I can engage this question at the level of doctrine if you like,
but I actually think the doctrinal discussion risks missing the forest
for the trees. The forest here is the point that you acknowledge when
you say in your first paragraph, "I see where he's coming from. I
certainly don't want to alienate or insult those who want substantive
state (but not federal) equality for gay couples in a separate and
nearly-equal box." Now you would never say this about something that
you truly regarded as a segregationist "separate but equal"
institution.
When Texas tried to set up a parallel black law school
instead of admitting blacks to UT, no Barack Obama of the time would
have endorsed this as progress. No Ben Wittes of the time would have
defended him. And no Andrew Sullivan of the time would have said, "I
see where he's coming from.
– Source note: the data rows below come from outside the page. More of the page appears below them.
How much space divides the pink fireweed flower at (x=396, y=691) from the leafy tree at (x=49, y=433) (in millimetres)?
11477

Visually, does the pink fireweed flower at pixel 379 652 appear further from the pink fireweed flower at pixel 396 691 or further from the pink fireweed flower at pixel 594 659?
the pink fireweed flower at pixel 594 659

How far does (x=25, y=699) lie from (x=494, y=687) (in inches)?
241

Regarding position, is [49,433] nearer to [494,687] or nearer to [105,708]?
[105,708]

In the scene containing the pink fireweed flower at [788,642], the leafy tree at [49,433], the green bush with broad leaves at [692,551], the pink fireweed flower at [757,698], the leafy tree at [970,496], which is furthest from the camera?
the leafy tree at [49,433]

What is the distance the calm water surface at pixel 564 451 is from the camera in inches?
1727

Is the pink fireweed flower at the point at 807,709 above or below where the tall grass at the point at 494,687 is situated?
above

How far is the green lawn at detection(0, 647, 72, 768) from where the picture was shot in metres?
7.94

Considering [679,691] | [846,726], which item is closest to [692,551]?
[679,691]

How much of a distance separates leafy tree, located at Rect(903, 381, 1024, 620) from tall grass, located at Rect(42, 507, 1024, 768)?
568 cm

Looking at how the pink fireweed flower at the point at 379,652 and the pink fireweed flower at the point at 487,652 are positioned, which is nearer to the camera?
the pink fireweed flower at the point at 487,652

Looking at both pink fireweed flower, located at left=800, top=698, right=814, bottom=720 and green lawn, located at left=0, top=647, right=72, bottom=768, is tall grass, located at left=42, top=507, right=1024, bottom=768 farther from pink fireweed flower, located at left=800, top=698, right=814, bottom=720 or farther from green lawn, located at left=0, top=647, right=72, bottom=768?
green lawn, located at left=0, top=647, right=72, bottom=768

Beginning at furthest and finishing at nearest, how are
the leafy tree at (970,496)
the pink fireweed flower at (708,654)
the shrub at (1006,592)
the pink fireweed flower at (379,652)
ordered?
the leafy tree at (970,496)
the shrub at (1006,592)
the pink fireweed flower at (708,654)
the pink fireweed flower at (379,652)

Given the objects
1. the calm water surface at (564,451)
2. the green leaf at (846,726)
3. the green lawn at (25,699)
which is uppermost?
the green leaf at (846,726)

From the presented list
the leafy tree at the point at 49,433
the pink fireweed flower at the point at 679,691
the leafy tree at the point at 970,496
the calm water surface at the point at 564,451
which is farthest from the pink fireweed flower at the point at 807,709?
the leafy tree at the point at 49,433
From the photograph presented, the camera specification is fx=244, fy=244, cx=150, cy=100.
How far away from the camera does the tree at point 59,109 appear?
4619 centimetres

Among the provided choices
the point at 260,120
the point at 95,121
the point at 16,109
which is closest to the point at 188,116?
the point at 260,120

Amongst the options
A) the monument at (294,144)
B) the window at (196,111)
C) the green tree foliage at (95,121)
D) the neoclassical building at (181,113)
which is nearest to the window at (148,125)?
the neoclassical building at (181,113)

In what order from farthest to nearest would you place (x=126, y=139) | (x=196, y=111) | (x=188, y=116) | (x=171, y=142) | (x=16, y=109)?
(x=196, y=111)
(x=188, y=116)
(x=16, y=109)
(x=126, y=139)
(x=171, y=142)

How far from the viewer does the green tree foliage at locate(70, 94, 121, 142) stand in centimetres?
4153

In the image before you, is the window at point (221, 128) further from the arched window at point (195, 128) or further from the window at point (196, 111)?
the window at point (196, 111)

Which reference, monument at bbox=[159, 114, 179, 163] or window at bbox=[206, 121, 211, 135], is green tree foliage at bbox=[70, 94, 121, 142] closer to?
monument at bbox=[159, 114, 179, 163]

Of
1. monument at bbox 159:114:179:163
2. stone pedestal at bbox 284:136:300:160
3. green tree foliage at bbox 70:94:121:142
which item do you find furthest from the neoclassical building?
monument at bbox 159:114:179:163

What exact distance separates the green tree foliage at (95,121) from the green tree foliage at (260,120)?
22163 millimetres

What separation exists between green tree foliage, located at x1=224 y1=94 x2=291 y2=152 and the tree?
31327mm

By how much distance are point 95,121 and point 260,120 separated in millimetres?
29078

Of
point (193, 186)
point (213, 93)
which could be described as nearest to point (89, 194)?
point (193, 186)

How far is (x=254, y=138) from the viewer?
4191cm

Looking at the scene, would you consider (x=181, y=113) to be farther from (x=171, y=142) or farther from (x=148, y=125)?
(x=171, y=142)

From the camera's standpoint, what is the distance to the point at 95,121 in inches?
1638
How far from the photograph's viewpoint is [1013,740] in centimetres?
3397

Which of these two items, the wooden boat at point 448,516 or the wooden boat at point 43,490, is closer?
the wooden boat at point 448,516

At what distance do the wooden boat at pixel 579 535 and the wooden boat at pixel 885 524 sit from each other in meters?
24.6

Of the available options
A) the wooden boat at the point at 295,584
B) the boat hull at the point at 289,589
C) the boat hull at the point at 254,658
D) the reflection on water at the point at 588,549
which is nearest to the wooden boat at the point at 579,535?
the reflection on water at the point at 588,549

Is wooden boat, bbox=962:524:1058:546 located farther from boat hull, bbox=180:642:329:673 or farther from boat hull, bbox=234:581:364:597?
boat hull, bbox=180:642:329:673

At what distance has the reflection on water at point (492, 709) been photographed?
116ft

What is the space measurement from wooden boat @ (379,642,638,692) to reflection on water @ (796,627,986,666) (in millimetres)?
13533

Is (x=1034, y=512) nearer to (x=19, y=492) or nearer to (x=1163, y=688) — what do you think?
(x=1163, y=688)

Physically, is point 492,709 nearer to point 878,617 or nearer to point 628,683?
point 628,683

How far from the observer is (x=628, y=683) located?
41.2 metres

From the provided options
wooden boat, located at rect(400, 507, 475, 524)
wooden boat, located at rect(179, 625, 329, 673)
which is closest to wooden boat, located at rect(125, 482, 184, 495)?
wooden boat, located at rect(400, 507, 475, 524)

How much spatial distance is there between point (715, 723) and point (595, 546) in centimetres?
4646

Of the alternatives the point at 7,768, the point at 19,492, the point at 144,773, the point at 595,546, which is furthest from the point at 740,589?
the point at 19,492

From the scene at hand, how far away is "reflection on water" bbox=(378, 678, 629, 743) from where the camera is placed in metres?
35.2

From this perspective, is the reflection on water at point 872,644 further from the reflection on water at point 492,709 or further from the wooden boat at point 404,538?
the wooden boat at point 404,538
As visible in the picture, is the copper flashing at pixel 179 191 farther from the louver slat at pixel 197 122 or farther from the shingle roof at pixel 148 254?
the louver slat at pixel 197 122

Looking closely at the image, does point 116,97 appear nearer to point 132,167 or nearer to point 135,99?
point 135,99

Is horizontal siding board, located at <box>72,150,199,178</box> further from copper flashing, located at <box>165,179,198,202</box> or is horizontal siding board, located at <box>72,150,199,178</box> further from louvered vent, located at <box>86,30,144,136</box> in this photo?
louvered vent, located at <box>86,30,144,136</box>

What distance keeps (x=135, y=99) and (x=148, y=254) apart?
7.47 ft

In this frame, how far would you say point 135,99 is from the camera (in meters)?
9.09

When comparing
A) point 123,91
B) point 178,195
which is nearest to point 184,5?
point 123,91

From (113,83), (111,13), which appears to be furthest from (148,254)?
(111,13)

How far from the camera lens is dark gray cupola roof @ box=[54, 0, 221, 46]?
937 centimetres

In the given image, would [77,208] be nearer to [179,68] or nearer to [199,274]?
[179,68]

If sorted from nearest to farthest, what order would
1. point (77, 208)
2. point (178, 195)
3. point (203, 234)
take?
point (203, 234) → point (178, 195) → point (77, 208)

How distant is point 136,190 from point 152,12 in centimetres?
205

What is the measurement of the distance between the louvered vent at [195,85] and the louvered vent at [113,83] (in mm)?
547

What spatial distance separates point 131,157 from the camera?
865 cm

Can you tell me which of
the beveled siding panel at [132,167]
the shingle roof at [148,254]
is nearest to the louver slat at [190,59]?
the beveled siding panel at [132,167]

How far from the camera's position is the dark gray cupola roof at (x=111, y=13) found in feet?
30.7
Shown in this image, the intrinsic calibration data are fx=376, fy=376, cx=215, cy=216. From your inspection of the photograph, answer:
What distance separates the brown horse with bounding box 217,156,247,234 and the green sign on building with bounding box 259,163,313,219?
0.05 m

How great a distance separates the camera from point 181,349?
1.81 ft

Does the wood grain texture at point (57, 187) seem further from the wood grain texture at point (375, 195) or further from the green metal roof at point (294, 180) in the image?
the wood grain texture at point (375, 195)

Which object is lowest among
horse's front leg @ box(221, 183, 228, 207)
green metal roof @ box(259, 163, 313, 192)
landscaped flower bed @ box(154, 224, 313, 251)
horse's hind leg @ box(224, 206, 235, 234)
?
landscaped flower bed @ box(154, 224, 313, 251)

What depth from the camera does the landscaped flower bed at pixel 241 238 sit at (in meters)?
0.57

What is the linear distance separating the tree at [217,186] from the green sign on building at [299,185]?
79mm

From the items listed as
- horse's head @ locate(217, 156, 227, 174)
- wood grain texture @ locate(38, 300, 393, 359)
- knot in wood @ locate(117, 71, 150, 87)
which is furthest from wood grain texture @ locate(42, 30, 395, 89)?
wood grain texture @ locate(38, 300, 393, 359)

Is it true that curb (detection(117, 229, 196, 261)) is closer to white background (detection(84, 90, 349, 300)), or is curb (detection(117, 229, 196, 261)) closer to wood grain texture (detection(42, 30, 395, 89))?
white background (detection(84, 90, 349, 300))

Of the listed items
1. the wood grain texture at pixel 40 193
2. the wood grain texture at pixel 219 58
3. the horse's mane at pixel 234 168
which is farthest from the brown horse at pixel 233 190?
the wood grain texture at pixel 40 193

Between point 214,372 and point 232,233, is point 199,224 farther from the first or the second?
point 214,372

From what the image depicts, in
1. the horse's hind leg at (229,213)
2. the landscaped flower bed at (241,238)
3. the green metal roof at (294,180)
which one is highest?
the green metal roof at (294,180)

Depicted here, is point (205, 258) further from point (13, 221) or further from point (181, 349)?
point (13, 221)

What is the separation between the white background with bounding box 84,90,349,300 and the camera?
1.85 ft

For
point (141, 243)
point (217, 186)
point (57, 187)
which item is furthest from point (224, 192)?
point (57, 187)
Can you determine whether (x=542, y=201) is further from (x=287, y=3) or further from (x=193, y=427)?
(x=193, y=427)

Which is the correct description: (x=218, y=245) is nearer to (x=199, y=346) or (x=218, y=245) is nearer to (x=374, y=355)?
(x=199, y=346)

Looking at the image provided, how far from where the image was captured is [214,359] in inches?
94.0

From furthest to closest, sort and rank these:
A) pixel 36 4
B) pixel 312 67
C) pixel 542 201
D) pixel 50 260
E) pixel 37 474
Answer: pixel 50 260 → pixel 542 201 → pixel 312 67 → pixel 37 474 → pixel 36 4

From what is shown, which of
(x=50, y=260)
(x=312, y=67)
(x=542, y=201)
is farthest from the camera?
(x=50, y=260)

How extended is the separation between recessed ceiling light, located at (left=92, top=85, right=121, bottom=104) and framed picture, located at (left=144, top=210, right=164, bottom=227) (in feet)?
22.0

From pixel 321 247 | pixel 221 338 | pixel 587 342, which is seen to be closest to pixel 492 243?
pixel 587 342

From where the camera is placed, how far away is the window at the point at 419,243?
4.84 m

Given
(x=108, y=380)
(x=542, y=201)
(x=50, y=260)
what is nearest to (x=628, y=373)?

I certainly don't want to alienate or
insult those who want separate but equal law school education for black
people." Rather, all would have--as integrationists did--denounced it
as an unacceptable guise for white supremacy.
The fact that we see progress and good intentions
in steps short of marriage equality now strongly implies that a
different vocabulary than conventional civil rights doctrine is
appropriate for discussing them.
The reason is simple: We are talking here about the transformation
and broadening of an institution, not--as in the civil rights
cases--the question of whether this society was going to honor the
promises it made to black people in ratifying the Civil War amendments.
While I have no doubt of the desirability of that broadening and
transformation, its pace and completeness seem to me wholly legitimate
policy questions--and I respect the right of Californians to decide
that the time is not yet ripe for the word "marriage" but is ripe for
everything else.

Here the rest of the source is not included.